■ Perguntas ■
1. Por favor, transcreva o trecho sobre os indígenas em São Paulo, começando em "Em São Paulo, 2.694" e indo até "apoio da população.".
2. Segundo o trecho, quantas famílias receberão cestas em São Paulo?

■ Trecho do documento ■
^^^^^^^^

Em São Paulo, 2.694 cestas serão entregues a 1.347 famílias — um número pequeno, comparado com o total de indígenas vivendo no estado: 54.112 pessoas. Além de ter uma população indígena vivendo nas periferias do estado mais urbano do país, São Paulo é o epicentro da pandemia de Covid-19 no Brasil. Na capital, indígenas Guarani-mbyá da TI Jaraguá resistem ao avanço da construtora Tenda, autorizada a construir na região.

Os três governadores têm usado a pandemia como instrumento político para ganhar apoio da população.

^^^^^^^^

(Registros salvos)
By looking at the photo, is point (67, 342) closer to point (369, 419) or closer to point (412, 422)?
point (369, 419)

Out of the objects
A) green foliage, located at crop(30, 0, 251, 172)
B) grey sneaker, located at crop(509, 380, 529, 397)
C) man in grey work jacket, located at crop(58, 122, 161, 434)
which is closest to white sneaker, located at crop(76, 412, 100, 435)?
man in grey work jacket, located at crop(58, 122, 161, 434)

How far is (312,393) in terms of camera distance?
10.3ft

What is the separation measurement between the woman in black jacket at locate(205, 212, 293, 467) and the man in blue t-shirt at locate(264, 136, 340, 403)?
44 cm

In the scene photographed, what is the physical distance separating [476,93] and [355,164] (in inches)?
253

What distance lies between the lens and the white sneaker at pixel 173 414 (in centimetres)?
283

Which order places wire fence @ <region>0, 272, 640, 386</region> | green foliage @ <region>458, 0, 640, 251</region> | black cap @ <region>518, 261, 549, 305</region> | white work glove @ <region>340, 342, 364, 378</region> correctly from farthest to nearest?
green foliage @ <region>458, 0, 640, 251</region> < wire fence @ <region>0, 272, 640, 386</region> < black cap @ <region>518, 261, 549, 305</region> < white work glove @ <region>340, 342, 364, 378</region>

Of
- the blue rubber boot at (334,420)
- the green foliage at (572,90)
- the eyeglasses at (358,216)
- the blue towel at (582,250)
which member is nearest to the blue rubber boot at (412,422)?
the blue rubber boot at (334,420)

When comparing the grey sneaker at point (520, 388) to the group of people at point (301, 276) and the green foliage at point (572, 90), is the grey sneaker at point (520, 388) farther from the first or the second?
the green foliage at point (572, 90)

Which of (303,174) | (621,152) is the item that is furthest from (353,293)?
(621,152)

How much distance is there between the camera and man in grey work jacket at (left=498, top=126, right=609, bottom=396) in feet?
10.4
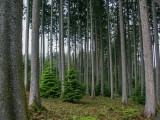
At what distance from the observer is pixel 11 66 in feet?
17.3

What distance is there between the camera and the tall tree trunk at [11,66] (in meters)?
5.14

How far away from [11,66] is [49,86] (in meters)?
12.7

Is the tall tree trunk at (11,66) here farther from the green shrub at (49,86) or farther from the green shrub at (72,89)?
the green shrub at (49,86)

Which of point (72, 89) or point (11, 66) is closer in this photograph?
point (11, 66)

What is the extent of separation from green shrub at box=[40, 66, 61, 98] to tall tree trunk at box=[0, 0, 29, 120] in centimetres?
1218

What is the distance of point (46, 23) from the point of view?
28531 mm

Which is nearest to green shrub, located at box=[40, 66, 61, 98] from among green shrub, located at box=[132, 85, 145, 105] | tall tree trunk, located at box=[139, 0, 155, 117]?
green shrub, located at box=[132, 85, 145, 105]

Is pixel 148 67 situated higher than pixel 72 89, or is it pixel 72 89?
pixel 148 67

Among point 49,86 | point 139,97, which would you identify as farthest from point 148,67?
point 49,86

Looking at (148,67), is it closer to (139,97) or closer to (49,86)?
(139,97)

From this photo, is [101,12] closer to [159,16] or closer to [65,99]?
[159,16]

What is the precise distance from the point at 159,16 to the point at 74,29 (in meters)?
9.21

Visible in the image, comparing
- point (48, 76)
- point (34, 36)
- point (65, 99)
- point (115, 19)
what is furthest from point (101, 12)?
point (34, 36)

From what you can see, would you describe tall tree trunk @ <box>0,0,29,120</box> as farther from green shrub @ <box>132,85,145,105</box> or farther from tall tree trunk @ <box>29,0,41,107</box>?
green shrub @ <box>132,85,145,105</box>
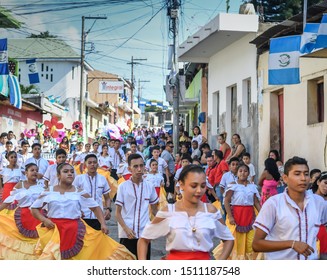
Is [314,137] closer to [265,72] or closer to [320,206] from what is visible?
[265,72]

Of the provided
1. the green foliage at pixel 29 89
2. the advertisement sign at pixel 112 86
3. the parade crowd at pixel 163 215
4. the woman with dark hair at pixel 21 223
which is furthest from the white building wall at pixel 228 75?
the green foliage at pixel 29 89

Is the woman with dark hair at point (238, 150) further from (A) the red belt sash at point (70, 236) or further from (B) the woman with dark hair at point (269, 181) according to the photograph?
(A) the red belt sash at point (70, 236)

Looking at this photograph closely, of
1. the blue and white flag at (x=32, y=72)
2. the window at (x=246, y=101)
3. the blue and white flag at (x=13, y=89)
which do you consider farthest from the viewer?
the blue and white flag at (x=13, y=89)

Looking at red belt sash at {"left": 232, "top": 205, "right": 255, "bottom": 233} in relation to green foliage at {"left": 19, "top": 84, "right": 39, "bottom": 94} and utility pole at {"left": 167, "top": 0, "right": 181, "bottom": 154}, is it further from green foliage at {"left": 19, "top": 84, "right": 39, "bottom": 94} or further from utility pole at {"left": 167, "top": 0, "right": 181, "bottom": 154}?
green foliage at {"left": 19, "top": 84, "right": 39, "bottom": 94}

^^^^^^^^

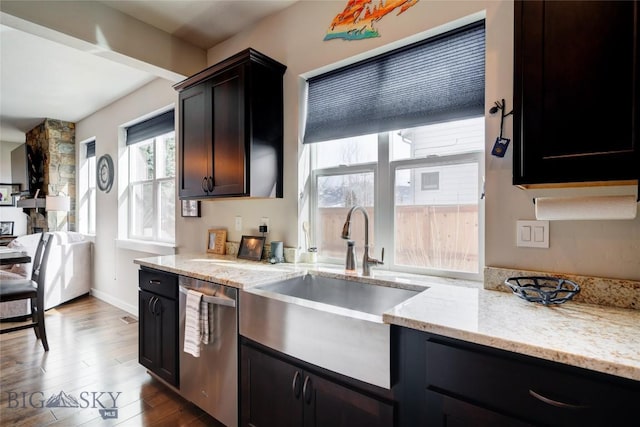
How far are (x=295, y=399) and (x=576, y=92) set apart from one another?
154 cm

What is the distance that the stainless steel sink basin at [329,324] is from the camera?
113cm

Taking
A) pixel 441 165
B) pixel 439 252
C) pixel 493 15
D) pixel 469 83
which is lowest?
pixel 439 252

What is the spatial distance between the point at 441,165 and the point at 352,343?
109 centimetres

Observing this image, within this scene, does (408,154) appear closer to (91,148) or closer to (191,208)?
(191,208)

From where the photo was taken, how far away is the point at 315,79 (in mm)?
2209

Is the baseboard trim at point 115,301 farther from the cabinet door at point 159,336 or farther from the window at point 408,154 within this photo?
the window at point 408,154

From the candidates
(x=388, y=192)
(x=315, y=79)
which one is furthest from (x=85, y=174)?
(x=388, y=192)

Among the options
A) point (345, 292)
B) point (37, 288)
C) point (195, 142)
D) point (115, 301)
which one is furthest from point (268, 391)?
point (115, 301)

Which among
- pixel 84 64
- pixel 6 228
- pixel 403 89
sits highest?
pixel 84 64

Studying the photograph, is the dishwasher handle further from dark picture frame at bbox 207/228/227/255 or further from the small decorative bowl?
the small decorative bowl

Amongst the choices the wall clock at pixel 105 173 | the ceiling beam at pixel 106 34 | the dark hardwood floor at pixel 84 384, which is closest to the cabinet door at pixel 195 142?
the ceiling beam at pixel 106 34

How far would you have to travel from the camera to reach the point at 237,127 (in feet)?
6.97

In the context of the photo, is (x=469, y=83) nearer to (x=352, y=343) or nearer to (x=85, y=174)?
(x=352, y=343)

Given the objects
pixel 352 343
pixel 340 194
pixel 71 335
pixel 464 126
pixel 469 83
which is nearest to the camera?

^^^^^^^^

■ Respostas do exercício ■
1.
Em São Paulo, 2.694 cestas serão entregues a 1.347 famílias — um número pequeno, comparado com o total de indígenas vivendo no estado: 54.112 pessoas. Além de ter uma população indígena vivendo nas periferias do estado mais urbano do país, São Paulo é o epicentro da pandemia de Covid-19 no Brasil. Na capital, indígenas Guarani-mbyá da TI Jaraguá resistem ao avanço da construtora Tenda, autorizada a construir na região.

Os três governadores têm usado a pandemia como instrumento político para ganhar apoio da população.

2. 1.347 famílias.